Extracted entries:
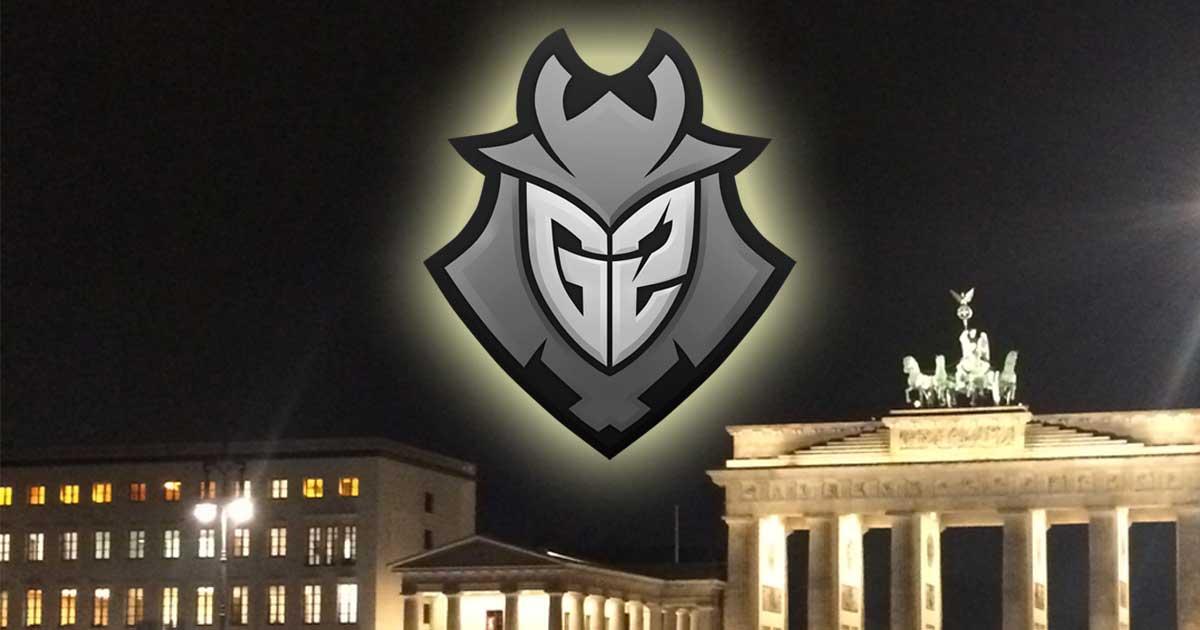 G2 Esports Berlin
--
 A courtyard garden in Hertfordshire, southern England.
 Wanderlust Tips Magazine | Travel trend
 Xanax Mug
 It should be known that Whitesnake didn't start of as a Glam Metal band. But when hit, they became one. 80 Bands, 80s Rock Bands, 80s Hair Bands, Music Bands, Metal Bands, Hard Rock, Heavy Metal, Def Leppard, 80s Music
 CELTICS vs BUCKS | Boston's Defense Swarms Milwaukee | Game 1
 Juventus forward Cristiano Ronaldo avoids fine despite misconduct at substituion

Work instructions: The lines above, starting at the one with "A courtyard garden" and ending at the one with "CELTICS vs BUCKS", are the only ones to return, exactly as written.

Result:
 A courtyard garden in Hertfordshire, southern England.
 Wanderlust Tips Magazine | Travel trend
 Xanax Mug
 It should be known that Whitesnake didn't start of as a Glam Metal band. But when hit, they became one. 80 Bands, 80s Rock Bands, 80s Hair Bands, Music Bands, Metal Bands, Hard Rock, Heavy Metal, Def Leppard, 80s Music
 CELTICS vs BUCKS | Boston's Defense Swarms Milwaukee | Game 1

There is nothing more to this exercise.